** Exercise data **
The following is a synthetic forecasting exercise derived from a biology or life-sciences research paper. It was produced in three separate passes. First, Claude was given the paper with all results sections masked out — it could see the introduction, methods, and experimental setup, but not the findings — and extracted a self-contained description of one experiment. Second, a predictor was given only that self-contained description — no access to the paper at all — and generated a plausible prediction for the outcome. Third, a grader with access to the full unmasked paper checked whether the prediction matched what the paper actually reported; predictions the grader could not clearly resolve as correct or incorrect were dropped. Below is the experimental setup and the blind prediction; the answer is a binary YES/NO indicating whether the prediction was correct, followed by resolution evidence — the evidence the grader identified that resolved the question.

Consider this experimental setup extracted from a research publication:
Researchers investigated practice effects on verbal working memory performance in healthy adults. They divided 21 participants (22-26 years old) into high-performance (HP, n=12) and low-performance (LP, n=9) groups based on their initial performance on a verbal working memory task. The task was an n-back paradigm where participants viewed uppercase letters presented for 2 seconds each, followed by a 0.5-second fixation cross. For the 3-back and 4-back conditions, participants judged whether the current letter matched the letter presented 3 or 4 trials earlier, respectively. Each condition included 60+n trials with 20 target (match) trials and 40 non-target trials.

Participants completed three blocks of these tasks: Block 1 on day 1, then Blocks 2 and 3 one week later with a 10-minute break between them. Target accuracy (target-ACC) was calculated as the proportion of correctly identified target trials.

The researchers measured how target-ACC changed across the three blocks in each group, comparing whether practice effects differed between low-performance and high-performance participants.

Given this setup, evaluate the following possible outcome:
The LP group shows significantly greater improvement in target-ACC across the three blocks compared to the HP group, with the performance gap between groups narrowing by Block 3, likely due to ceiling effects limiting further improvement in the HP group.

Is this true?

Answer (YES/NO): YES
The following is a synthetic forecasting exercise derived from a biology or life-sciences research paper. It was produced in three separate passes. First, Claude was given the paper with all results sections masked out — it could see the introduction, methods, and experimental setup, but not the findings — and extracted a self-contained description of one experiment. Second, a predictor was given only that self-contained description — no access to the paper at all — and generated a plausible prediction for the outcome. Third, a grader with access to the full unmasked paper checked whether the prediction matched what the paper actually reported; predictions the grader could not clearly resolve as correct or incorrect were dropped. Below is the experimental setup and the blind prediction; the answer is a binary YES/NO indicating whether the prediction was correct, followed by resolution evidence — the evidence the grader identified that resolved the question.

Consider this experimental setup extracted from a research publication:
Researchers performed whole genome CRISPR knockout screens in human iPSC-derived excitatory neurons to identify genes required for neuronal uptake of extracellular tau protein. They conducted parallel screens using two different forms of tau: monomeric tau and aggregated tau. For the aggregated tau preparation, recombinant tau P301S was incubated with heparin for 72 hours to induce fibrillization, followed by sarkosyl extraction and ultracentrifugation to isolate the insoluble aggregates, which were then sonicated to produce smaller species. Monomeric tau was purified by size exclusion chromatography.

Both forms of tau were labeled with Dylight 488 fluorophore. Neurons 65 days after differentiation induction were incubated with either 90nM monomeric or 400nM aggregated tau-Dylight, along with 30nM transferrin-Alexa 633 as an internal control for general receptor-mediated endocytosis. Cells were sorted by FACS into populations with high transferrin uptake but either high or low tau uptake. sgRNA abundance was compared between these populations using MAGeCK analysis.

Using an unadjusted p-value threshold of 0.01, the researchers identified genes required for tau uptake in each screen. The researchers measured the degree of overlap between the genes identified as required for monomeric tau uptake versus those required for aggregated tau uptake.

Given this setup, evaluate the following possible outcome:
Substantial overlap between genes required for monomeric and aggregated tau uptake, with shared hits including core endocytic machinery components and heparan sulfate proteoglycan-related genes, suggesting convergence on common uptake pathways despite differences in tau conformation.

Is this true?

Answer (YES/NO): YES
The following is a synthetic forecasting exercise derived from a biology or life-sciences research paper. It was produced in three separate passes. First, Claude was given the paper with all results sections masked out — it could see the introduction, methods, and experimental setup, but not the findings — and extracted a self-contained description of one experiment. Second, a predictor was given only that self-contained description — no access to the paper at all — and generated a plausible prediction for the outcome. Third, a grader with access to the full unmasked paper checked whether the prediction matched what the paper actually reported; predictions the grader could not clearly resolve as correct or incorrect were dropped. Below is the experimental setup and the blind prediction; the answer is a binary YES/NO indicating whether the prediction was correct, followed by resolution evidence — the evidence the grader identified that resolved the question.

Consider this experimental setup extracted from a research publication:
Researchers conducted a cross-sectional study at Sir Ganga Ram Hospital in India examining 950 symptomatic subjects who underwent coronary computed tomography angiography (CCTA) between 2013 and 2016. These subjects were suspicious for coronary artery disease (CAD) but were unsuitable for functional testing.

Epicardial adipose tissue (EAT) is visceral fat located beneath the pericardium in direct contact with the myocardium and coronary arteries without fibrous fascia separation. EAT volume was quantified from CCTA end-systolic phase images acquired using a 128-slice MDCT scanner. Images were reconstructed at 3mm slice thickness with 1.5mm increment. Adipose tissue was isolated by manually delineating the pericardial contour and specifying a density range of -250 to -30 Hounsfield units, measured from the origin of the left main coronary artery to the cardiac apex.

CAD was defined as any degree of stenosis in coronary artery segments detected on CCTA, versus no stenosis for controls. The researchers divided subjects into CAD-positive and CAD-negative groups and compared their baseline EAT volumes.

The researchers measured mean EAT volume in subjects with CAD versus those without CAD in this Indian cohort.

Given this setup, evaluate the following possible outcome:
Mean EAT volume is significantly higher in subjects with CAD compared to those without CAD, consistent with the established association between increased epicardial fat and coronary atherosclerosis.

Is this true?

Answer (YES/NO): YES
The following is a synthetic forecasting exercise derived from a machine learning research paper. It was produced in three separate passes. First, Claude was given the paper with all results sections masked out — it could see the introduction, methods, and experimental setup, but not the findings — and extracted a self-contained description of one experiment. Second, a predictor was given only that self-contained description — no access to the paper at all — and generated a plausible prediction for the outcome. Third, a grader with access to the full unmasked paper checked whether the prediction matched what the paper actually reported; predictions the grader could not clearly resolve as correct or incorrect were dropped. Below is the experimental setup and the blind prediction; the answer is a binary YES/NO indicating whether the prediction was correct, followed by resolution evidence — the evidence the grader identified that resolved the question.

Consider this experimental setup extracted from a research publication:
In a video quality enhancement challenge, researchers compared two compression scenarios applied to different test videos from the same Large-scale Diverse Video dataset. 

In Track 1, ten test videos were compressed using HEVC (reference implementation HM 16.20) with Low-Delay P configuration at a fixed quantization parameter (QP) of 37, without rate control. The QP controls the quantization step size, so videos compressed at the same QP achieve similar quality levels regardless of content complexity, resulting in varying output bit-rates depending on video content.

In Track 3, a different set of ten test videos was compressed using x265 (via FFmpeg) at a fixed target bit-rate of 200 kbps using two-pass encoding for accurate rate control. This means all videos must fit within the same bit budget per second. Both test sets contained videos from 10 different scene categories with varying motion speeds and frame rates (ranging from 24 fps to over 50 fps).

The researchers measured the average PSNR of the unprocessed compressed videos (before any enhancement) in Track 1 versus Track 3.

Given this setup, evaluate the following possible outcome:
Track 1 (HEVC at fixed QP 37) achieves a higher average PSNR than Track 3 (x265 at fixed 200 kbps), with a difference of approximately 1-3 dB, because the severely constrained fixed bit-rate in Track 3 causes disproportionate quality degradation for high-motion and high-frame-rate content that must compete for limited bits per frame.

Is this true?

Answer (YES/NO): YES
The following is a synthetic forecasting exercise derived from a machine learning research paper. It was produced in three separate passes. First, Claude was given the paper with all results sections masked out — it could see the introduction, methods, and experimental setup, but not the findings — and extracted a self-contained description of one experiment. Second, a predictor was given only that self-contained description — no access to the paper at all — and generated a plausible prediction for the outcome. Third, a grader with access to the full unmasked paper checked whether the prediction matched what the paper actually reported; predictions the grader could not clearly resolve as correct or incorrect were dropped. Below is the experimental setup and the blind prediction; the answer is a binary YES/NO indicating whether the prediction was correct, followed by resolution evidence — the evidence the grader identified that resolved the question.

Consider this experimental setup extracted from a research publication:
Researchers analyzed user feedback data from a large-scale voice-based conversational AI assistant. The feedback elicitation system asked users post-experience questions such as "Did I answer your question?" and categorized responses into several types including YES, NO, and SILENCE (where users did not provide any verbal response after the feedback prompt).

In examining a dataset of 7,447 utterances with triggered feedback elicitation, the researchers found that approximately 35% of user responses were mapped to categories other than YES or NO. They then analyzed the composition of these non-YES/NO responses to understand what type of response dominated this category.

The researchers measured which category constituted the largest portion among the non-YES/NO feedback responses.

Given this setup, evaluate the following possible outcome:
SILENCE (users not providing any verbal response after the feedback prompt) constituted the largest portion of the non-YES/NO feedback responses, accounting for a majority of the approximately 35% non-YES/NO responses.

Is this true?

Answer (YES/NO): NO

** What you need to do **
A single number is expected: how many lines of the data hold the string "frame".

** Response to this exercise **
2